*Task to complete:* Convert every line of the listing below into a numbered list, dropping the blank lines and omitting the pictures.

*Material for the task:*

========

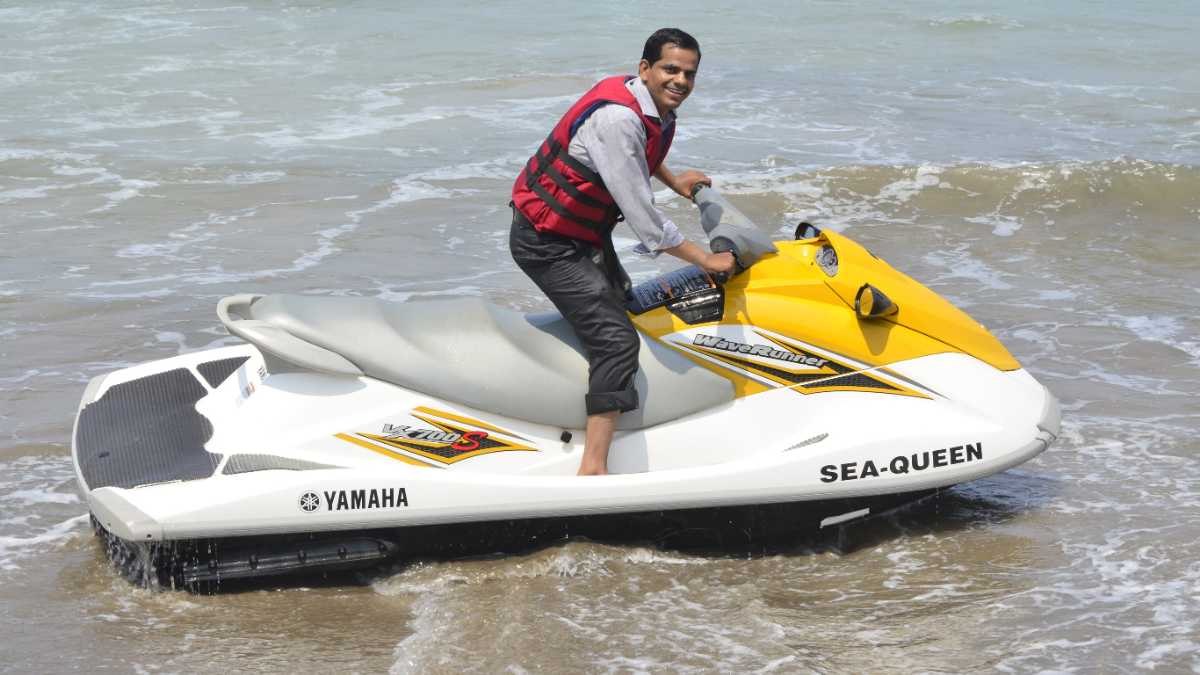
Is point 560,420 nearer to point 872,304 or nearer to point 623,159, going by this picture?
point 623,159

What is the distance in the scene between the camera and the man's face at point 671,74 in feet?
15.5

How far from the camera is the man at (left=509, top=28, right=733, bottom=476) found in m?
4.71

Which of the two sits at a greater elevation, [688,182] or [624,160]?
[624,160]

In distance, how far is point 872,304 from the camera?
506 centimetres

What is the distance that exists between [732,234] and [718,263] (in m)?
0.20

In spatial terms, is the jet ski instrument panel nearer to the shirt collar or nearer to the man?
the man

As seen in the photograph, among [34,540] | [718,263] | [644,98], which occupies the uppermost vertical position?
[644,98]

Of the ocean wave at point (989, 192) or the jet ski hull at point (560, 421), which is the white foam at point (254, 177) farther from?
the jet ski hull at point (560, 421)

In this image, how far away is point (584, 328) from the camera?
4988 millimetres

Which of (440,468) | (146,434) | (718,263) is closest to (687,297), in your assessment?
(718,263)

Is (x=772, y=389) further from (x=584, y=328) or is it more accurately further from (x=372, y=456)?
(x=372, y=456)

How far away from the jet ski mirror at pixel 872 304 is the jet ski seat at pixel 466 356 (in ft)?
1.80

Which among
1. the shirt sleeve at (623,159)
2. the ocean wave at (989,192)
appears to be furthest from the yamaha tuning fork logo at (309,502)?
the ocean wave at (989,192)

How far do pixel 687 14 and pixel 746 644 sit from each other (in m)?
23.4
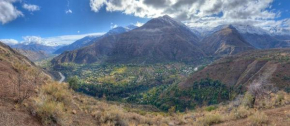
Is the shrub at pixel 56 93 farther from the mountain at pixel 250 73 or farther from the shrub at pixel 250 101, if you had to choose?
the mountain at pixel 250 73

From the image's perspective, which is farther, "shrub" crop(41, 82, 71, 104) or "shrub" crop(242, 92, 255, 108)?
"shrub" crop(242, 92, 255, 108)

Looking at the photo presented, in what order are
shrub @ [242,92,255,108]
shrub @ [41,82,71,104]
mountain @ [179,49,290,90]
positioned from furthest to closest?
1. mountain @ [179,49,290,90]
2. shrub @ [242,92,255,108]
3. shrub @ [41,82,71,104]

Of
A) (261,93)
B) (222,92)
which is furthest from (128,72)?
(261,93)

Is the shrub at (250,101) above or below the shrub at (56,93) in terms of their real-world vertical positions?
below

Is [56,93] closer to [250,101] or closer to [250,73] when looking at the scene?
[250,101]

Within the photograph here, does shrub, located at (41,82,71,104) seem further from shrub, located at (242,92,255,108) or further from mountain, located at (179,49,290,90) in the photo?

========

*Answer below:*
1. Is point 560,420 nearer to point 872,304 or nearer to point 623,159, going by this picture?
2. point 623,159
3. What is the distance in the scene between the camera and the man's face at point 671,74 in feet?
4. 15.5
5. How far from the camera is the man at (left=509, top=28, right=733, bottom=476) found in m?
6. 4.71
7. Which of the two sits at a greater elevation, [688,182] or [624,160]?
8. [624,160]
9. In distance, how far is point 872,304 from the camera?
10. 506 centimetres
11. What is the distance that exists between [732,234] and [718,263] (in m)?
12. 0.20
13. In spatial terms, is the jet ski instrument panel nearer to the shirt collar or nearer to the man?
14. the man
15. As seen in the photograph, among [34,540] | [718,263] | [644,98], which occupies the uppermost vertical position?
16. [644,98]
17. Of the ocean wave at point (989, 192) or the jet ski hull at point (560, 421), which is the white foam at point (254, 177) farther from?
18. the jet ski hull at point (560, 421)
19. In this image, how far away is point (584, 328) from the camera?
20. 4988 millimetres
21. Which of (440,468) | (146,434) | (718,263) is closest to (687,297), in your assessment?
22. (718,263)
23. Is (x=772, y=389) further from (x=584, y=328) or is it more accurately further from (x=372, y=456)?
24. (x=372, y=456)
25. How far away from the jet ski mirror at pixel 872 304 is the jet ski seat at pixel 466 356 (in ft)?
26. 1.80
27. Which among
28. 1. the shirt sleeve at (623,159)
29. 2. the ocean wave at (989,192)
30. appears to be furthest from the yamaha tuning fork logo at (309,502)?
31. the ocean wave at (989,192)
32. How far do pixel 687 14 and pixel 746 644 sit from each other (in m)?
33. 23.4
34. Is the shrub at pixel 56 93 farther from the mountain at pixel 250 73 or farther from the shrub at pixel 250 101, if you had to choose?
35. the mountain at pixel 250 73
36. From the image's perspective, which is farther, "shrub" crop(41, 82, 71, 104) or "shrub" crop(242, 92, 255, 108)?
37. "shrub" crop(242, 92, 255, 108)
38. Looking at the photo presented, in what order are
39. shrub @ [242,92,255,108]
40. shrub @ [41,82,71,104]
41. mountain @ [179,49,290,90]
42. positioned from furthest to closest?
43. 1. mountain @ [179,49,290,90]
44. 2. shrub @ [242,92,255,108]
45. 3. shrub @ [41,82,71,104]
46. Of
47. A) (261,93)
48. B) (222,92)
49. which is furthest from (128,72)?
50. (261,93)
51. Is the shrub at (250,101) above or below the shrub at (56,93) in terms of their real-world vertical positions?
52. below
53. Is [56,93] closer to [250,101] or closer to [250,73] when looking at the scene?
54. [250,101]
55. Within the photograph here, does shrub, located at (41,82,71,104) seem further from shrub, located at (242,92,255,108) or further from mountain, located at (179,49,290,90) in the photo?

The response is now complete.